一方、定年を迎えても、③「内閣が定める事由があると認める時」には1年を超えない範囲でそのポストにとどまり、さらに④「内閣の定めるところにより」1年を超えない範囲で期限を延長、再延長できる特例が設けられています。加えて⑤「内閣の定めるところにより」65歳以降も最大68歳まで勤務延長(定年延長)可能です。
総理大臣をも起訴できる権限を持ち、政治からの独立が求められる検察官。しかしこの特例は内閣による検察人事への恣意的な介入の「制度化」です。

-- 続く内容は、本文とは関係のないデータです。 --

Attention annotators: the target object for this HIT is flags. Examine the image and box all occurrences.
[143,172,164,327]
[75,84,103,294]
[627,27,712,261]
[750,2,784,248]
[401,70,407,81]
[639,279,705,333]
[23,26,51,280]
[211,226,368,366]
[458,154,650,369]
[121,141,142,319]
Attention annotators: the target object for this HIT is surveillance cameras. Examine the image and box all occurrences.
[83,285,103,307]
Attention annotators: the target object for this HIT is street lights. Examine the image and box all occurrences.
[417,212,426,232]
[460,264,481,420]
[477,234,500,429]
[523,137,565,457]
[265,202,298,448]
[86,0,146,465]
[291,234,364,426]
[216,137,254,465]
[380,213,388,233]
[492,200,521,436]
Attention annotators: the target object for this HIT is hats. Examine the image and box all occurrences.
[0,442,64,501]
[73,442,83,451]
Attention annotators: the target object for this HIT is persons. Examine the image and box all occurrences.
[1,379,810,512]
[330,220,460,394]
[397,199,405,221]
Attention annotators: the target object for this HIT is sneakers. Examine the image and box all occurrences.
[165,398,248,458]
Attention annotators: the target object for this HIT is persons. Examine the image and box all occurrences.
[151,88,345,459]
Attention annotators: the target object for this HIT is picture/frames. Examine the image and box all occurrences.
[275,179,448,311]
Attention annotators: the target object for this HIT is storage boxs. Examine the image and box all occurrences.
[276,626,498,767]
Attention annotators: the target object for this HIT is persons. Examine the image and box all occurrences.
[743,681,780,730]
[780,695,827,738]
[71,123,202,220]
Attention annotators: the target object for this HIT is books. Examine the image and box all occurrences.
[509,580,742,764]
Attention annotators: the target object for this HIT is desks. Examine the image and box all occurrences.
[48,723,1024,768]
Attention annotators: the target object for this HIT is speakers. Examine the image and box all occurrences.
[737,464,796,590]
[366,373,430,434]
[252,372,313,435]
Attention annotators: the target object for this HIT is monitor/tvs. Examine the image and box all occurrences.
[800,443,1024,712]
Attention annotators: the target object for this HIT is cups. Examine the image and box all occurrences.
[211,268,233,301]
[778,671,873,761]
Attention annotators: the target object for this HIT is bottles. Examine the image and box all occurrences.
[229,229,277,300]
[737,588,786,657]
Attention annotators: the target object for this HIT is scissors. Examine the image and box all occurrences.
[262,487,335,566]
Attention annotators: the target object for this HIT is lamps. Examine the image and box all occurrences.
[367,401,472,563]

検察官の政治的中立性や独立性が脅かされます。
従来の見解を覆す閣議決定/独立性を脅かす
改定案の発端は、安倍政権が1月に「政権に近い」とされる黒川東京高検検事長の定年延長を閣議決定で強行したことです。
現在の検察庁法には定年延長の規定はありません。しかし、安倍政権は国家公務員法の定年延長規定を根拠に黒川氏の定年延長の正当化を図ってきました。これは「国家公務員法の定年延長は検察官に適用されない」との従来の政府見解を覆す違法な「解釈変更」です。
批判の声封じ
13日の質疑で武田担当相は、検事長らの定年延長が必要な事例は「黒川氏の件以外ない」と答弁。検察官の定年延長の具体的な基準について「今はない」と答弁不能に陥りました。
今回の改定案の狙いが黒川氏の定年延長を決めた違法な閣議決定の制度化であることが明確になりました。
安倍政権はこの間、公選法違反、カジノ汚職、桜を見る会など疑惑が相次いでいます。批判を封じるために黒川氏を検事総長に据える思惑が働いた、という疑いが深まります。
新型コロナの収束に全力をあげるべきときに、改定案の成立を急ぐ与党の姿勢に批判の声がツイッター上で爆発。著名人も次々と意思表示しました。日弁連のほか全国39の弁護士会も反対の会長声明、15日には、元検事総長も含む検察OBも反対の意見書を出しました。
野党は、「役職定年延長」部分を切り離すよう求めることで一致。違法の上塗りをする改定案は撤回すべきです。
堺市職労として、大阪自治労連の要請に応え、衆議院内閣委員会の委員長・理事・各政党あてに要請FAX行動に取り組みました。